Así empieza Midnight Traveler (Viajero de medianoche), documental del cineasta Hassan Fazili, que huyó de Afganistán junto con su esposa, Fátima Hussaini y sus dos hijas: Narguis y Zahra.
Aún no lo saben pero ese viaje de exilio hacia Europa, que imaginan por avión y vías legales desde Tayikistán, se va a convertir en un periplo de 5 mil 600 kilómetros y tres años, a lo largo del cual les tocará jugarse la vida para cruzar clandestinamente, de noche, las fronteras de Irán, Turquía, Bulgaria, Serbia y Hungría. En cada país acabarán en refugios improvisados, insalubres campos de migrantes o centros de detención.
- - - - - - -
Responde estas preguntas según el pasaje citado:
1. ¿Qué cineasta dirigió Midnight Traveler?
2. ¿Cómo se llaman las dos hijas del cineasta?
3. ¿Cuántos kilómetros recorre el viaje y cuántos años dura?
- - - - - - -
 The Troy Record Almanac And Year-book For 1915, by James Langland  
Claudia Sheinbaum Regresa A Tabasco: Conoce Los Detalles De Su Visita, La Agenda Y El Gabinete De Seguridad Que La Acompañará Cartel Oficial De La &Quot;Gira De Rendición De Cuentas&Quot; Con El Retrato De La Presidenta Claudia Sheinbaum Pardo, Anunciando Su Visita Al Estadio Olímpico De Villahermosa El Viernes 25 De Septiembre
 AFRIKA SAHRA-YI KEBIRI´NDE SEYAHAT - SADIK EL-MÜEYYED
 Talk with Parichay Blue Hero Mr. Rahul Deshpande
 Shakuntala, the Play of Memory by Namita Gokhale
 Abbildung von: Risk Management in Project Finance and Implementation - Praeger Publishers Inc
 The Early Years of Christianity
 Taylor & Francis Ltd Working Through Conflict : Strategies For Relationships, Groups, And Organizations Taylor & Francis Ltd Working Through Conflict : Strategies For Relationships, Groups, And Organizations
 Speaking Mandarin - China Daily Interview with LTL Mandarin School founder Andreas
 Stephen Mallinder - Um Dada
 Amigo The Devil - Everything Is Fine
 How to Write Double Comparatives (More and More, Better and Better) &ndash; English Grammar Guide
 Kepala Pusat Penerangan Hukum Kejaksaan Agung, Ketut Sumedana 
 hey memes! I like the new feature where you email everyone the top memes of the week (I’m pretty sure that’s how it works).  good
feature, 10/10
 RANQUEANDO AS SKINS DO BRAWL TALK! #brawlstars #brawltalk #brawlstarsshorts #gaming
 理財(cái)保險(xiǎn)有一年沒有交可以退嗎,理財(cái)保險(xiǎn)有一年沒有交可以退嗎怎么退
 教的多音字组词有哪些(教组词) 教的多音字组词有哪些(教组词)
- - - - - - -
RESPUESTA:
1. Hassan Fazili.
2. Narguis y Zahra.
3. 5 mil 600 kilómetros y tres años.